--- REQUIREMENTS ---
Change each occurrence of "camera" to "lens" throughout the entries below, keeping all other text unchanged.

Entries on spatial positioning
━━━━━━

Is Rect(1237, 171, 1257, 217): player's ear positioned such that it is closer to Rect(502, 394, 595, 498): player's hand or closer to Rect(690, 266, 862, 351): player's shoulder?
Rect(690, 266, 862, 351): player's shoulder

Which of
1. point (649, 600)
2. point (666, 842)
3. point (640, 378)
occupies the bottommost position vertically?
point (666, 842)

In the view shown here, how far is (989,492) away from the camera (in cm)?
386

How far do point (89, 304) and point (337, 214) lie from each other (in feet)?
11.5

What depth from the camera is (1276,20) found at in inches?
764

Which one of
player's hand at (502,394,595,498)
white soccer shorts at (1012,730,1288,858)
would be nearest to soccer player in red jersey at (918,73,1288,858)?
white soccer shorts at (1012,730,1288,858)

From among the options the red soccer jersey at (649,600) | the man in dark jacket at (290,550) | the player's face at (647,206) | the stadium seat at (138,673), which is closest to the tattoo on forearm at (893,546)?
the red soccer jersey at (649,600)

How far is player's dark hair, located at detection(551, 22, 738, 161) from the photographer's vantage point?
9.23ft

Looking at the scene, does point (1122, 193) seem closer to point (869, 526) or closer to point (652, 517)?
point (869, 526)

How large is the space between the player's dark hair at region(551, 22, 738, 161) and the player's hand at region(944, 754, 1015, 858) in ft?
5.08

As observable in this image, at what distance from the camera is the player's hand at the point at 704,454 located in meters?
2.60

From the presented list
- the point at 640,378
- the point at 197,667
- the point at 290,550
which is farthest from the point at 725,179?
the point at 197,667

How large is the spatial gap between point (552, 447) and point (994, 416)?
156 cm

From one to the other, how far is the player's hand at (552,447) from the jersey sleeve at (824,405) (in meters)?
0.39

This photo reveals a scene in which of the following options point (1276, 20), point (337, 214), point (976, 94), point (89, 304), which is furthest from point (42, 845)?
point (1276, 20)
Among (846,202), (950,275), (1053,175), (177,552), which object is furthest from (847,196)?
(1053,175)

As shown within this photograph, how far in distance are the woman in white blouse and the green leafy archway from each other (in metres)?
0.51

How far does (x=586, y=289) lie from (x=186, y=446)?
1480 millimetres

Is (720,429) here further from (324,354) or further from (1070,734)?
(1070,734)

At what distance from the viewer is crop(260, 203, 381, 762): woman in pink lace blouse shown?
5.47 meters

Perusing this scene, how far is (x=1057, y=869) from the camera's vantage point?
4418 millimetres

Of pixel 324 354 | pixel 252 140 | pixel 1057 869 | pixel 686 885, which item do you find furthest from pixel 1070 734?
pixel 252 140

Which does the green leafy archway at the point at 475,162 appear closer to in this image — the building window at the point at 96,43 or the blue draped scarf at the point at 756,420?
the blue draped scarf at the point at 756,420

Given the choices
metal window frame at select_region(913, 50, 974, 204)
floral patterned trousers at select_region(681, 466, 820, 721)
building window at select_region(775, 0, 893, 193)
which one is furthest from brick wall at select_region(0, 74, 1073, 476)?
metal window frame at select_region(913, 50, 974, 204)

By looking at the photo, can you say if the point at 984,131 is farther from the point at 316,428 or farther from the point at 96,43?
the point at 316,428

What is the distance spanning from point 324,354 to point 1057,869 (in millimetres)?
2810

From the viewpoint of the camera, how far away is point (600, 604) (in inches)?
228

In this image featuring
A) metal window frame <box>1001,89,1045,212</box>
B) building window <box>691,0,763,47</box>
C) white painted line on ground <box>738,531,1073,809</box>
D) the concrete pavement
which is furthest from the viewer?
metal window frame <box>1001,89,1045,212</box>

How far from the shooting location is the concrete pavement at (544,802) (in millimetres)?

━━━━━━

--- TASK ANSWER ---
Is Rect(1237, 171, 1257, 217): player's ear positioned such that it is closer to Rect(502, 394, 595, 498): player's hand or closer to Rect(690, 266, 862, 351): player's shoulder?
Rect(690, 266, 862, 351): player's shoulder

Which of
1. point (649, 600)
2. point (666, 842)
3. point (640, 378)
occupies the bottommost position vertically?
point (666, 842)

In the view shown here, how far is (989,492) away from the lens (in cm)?
386

How far do point (89, 304) and point (337, 214) lie from each other (in feet)?
11.5

What depth from the lens is (1276,20) found at in inches?
764

Which one of
player's hand at (502,394,595,498)
white soccer shorts at (1012,730,1288,858)
would be nearest to soccer player in red jersey at (918,73,1288,858)?
white soccer shorts at (1012,730,1288,858)

From among the options the red soccer jersey at (649,600) | the man in dark jacket at (290,550) | the player's face at (647,206) | the stadium seat at (138,673), which is closest to the tattoo on forearm at (893,546)?
the red soccer jersey at (649,600)

How far is player's dark hair, located at detection(551, 22, 738, 161) from the photographer's vantage point?
9.23ft

Looking at the scene, does point (1122, 193) seem closer to point (869, 526) or closer to point (652, 517)?
point (869, 526)

How large is the space between the player's dark hair at region(551, 22, 738, 161) and the player's hand at region(944, 754, 1015, 858) in ft?
5.08

As observable in this image, at what distance from the lens is the player's hand at the point at 704,454 located in meters?
2.60

From the presented list
- the point at 640,378
- the point at 197,667
- the point at 290,550
which is farthest from the point at 725,179?
the point at 197,667

How large is the spatial gap between point (552, 447) and point (994, 416)?
156 cm

From one to the other, how far is the player's hand at (552,447) from the jersey sleeve at (824,405) (in meters)?
0.39

This photo reveals a scene in which of the following options point (1276, 20), point (337, 214), point (976, 94), point (89, 304), which is furthest from point (42, 845)?
point (1276, 20)
Among (846,202), (950,275), (1053,175), (177,552), which object is furthest from (847,196)?
(1053,175)

As shown within this photograph, how far in distance are the woman in white blouse and the green leafy archway from each other (in metres)?
0.51

How far does (x=586, y=289) lie from (x=186, y=446)?
1480 millimetres

Is (720,429) here further from (324,354) or further from (1070,734)?
(1070,734)

At what distance from the viewer is crop(260, 203, 381, 762): woman in pink lace blouse shown?
5.47 meters

Perusing this scene, how far is (x=1057, y=869) from the lens's vantage point?
4418 millimetres

Of pixel 324 354 | pixel 252 140 | pixel 1057 869 | pixel 686 885, which item do you find furthest from pixel 1070 734?
pixel 252 140

Which does the green leafy archway at the point at 475,162 appear closer to in this image — the building window at the point at 96,43 or the blue draped scarf at the point at 756,420?
the blue draped scarf at the point at 756,420

Given the choices
metal window frame at select_region(913, 50, 974, 204)
floral patterned trousers at select_region(681, 466, 820, 721)
building window at select_region(775, 0, 893, 193)
which one is furthest from brick wall at select_region(0, 74, 1073, 476)?
metal window frame at select_region(913, 50, 974, 204)

By looking at the photo, can you say if the point at 984,131 is farther from the point at 316,428 or farther from the point at 96,43?
the point at 316,428

What is the distance spanning from point 324,354 to point 1057,869 (in millimetres)?
2810

From the viewpoint of the lens, how far away is point (600, 604) (in inches)?
228

In this image featuring
A) metal window frame <box>1001,89,1045,212</box>
B) building window <box>691,0,763,47</box>
C) white painted line on ground <box>738,531,1073,809</box>
D) the concrete pavement
which is furthest from the viewer?
metal window frame <box>1001,89,1045,212</box>

How far from the shooting location is the concrete pavement at (544,802) (in millimetres)?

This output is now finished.